Changing the climate
On June 2, Vail Resorts CEO Rob Katz issued a declaration to all employees: “I have not done enough to make progress.”
Katz’s ensuing promise to examine issues of discrimination and implement real changes throughout Vail’s 37 resorts was the first such statement by a major player in the ski industry since the eruption of the Black Lives Matter movement. Others took up the gauntlet soon after. The NSAA has hosted discussions and posted material on inclusion for its members. U.S. Ski & Snowboard held a forum to discuss barriers to the sport and ways to dismantle them. Snowboard maker Burton declared that it and the sport “need to grow the f*** up.” And several entities, including Alterra, formed committees charged with meeting monthly to suggest steps toward diversity, inclusion and equity and to monitor progress.
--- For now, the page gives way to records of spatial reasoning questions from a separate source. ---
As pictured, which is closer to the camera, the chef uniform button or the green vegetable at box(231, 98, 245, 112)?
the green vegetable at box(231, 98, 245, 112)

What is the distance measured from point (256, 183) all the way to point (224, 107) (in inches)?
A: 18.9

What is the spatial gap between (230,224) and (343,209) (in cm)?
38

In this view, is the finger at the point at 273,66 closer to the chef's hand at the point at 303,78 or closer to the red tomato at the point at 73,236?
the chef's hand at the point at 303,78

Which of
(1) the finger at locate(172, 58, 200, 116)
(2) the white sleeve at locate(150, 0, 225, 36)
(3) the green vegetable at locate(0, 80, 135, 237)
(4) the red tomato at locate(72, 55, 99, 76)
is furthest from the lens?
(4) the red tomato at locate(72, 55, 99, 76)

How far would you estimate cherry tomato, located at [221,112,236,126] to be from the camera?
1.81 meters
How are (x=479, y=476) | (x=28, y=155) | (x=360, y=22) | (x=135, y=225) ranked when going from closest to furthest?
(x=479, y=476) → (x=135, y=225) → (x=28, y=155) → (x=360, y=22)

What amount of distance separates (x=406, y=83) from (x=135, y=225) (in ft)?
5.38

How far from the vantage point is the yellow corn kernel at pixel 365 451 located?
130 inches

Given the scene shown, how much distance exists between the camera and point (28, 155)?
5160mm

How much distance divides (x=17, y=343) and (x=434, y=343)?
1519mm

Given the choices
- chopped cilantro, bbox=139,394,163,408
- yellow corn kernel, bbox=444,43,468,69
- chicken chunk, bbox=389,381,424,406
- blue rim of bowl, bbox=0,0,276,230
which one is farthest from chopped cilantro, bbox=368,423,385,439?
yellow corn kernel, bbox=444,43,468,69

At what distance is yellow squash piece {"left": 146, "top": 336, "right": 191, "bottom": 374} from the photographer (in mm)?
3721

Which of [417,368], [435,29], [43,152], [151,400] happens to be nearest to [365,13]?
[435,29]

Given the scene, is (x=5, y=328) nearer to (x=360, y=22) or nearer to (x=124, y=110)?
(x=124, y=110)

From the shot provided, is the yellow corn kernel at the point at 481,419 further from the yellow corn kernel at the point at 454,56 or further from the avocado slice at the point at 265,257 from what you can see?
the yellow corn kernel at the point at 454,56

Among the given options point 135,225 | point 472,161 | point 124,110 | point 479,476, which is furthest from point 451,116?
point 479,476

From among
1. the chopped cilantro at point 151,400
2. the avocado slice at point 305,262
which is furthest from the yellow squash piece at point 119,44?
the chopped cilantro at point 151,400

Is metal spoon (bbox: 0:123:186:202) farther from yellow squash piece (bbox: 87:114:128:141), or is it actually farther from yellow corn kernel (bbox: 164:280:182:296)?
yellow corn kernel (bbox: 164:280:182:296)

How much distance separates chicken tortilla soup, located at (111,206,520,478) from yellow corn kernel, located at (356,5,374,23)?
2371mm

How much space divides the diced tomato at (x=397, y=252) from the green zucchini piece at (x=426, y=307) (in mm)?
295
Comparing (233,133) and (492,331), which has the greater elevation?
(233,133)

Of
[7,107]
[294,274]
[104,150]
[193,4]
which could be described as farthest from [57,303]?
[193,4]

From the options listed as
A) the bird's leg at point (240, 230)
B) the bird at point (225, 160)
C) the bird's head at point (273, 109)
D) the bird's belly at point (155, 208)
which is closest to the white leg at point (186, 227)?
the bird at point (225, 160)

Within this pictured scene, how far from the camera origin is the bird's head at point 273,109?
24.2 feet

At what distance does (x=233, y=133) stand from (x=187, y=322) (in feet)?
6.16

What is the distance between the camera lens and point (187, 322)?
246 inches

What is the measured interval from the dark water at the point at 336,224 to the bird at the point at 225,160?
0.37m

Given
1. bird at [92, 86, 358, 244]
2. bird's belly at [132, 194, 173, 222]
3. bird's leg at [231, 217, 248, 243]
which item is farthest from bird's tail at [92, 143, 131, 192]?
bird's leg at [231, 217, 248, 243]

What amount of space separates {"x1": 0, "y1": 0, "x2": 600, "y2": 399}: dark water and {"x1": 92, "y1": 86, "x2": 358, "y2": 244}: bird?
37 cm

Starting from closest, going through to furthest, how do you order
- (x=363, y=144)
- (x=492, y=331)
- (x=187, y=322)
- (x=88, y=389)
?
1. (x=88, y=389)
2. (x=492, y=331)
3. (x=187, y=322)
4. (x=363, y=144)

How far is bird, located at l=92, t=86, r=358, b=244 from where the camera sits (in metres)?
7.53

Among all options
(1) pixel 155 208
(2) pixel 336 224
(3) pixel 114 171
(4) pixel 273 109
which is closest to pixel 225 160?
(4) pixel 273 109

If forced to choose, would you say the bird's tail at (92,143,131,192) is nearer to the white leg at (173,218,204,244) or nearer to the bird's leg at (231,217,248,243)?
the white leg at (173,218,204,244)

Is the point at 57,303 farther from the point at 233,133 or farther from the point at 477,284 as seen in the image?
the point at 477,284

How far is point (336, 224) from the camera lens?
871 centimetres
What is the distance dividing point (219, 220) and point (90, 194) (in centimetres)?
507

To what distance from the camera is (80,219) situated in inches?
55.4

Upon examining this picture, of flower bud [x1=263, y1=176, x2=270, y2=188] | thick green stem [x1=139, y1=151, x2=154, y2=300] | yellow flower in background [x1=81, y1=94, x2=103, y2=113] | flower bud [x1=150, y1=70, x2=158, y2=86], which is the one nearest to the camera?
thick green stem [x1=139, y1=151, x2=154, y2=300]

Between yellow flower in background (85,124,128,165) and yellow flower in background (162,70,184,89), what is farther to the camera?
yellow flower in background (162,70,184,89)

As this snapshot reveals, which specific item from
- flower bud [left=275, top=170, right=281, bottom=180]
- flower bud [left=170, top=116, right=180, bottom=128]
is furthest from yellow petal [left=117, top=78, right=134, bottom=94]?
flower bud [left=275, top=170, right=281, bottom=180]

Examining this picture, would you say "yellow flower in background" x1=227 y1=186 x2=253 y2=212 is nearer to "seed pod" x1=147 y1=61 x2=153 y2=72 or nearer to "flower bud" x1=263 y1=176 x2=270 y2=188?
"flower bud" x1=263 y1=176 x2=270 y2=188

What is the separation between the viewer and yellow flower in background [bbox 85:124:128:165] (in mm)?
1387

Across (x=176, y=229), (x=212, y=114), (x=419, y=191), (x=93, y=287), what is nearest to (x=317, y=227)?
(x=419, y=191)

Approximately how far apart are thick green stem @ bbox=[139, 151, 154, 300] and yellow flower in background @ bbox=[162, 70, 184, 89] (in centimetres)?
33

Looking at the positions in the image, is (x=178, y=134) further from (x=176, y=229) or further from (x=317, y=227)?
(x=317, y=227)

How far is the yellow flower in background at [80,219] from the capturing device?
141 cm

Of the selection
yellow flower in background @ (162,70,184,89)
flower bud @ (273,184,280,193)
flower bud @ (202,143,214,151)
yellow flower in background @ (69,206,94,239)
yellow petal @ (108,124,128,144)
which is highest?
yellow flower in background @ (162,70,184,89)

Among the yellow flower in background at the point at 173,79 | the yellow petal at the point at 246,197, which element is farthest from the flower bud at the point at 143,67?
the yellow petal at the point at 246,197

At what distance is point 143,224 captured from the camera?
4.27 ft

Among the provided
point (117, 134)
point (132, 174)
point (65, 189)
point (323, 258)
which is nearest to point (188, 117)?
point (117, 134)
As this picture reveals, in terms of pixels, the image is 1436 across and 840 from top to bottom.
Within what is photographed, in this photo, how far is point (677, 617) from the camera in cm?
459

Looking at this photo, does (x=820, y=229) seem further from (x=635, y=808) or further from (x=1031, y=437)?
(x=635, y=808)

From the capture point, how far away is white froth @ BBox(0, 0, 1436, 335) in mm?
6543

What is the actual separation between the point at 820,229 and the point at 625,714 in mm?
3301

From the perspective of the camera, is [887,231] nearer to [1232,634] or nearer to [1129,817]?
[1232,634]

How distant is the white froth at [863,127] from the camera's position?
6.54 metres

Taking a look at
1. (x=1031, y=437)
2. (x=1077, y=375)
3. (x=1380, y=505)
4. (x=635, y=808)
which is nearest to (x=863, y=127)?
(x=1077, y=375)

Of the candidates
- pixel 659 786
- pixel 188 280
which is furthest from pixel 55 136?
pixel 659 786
Specifically in Utah, several resorts are promising changes. Park City Mountain Resort is following Katz’s directive by bringing in community leaders like Zegarra of the Park City Community Foundation to speak to employees about inclusion. It is also expanding its programs for underserved youth. Solitude advertises jobs on sites that target people of color and is translating newsletters and signs into Spanish. Alta Ski Area has been working with SheJumps, a ski program for at-risk girls in the Salt Lake Valley, since 2007 and more recently began diversifying its marketing images. Snowbird, meanwhile, has begun several outreach efforts to communities of color.
Ski Utah has focused on expanding its job pool and creating Skiers and Snowboarders for Kindness and Inclusion, which will promote equity measures across the state’s 15 resorts. In addition, it has mounted several of White’s paintings in the lobby of its east Salt Lake City office. Rafferty said every day they serve as a reminder to the staff to work for change.
“To me, that’s the layup,” said Samuels, the former Ute and national team skier. “That’s like the easiest, quickest thing you can do. Get images out there and then continue to build on that.”
And plenty remains to be done, said Rivers, the NBS president.
“I’m seeing a minor, minor shift,” he said. “I can’t say that I’ve seen anything that would reaffirm what we are hoping to do. Not yet. Not yet. And I’m going to say that the COVID is detrimental to that happening. You know, it stopped it, even though this should have taken hold much earlier.”
The critical element Rivers, Zegarra and even Singer said they want to see is inclusion. Introducing the sport to children of color or hiring lift operators, ticket window workers and waitstaff who have varied backgrounds — not just racially, but also in terms of gender and sexual orientation — are positive steps. They are also somewhat superficial ones. Those in communities of color say they want to see resorts make more diverse hires particularly at levels where decisions are made, from marketing to business plans.
No one expects that to happen overnight. In fact, the task of rectifying resorts’ lack of diversity has drawn several comparisons to combating climate change. Any measurable outcome will require major sea changes to how companies do business, and tackling them can feel overwhelming and will likely require much wrangling.
In the meantime, though, small gestures can produce a meaningful impact, Rivers and others said. Putting people of color on the cover of ski maps, expanding food options or changing the music are good places to start.
It could even be something as small as hanging a picture.